Final Words

In today's hyperconnected business environment, external connections have become as much a part of business structure as telephones, overnight deliveries, and cubicle walls. You can no longer assume that your partner will put the proper controls in place. You must agree on a secure architecture, proper implementation, and testing.

McConnell Drugs trusted that JFC would put the proper controls in place controls that would protect both JFC's and McConnell Drugs' data. That trusted handshake could have destroyed McConnells' data and reputation, and JFC could have wound up in court. McConnell's employees could have easily pulled down bad code containing a Trojan horse, worm, or virus.

If you're still wondering just how bad a virus attack could be, you are one of the lucky ones. The 2002 CSI study found that 85 percent of the respondents had detected viruses. Not surprising given the speed at which the newer strains spread. As CERT's "Overview of Attack Trends" pointed out, "Tools like Code Red self-propagate to the point of global saturation in less than 18 hours." And the cost? Computer Economics reported the total cost of Code Red, and its cousin Code Red II, at a staggering U.S. $2 billion.

External connections are a big problem and are difficult to manage. Do you know how many modem connections your company has? Are your engineers allowed to install modems in the engineering lab where your source code is stored? If you don't know the answers to these questions, you could be in for a big surprise.
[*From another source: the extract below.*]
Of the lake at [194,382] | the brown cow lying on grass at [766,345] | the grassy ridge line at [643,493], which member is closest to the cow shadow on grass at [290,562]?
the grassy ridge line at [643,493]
Sadly, even companies with strong legal and moral incentives to control access are often found wanting. A security audit at one such site, a large hospital with plenty of incentives to protect access to sensitive patient files, found 75 unauthorized modems on site. In nearly each case, a physician or administrator with enough clout had found a way around the policy against external connections. To be useful, security policies must apply to everyone, not everyone else. Easily skirted policy rules aren't worth the paper they're printed on.

Protecting your system from attacks requires more than a wing and a prayer. It takes training, determination, and a strong commitment to control access to your systems. In analyzing your company's access control, make sure that the rules are really rules and not guidelines that employees feel free to ignore at the slightest inconvenience.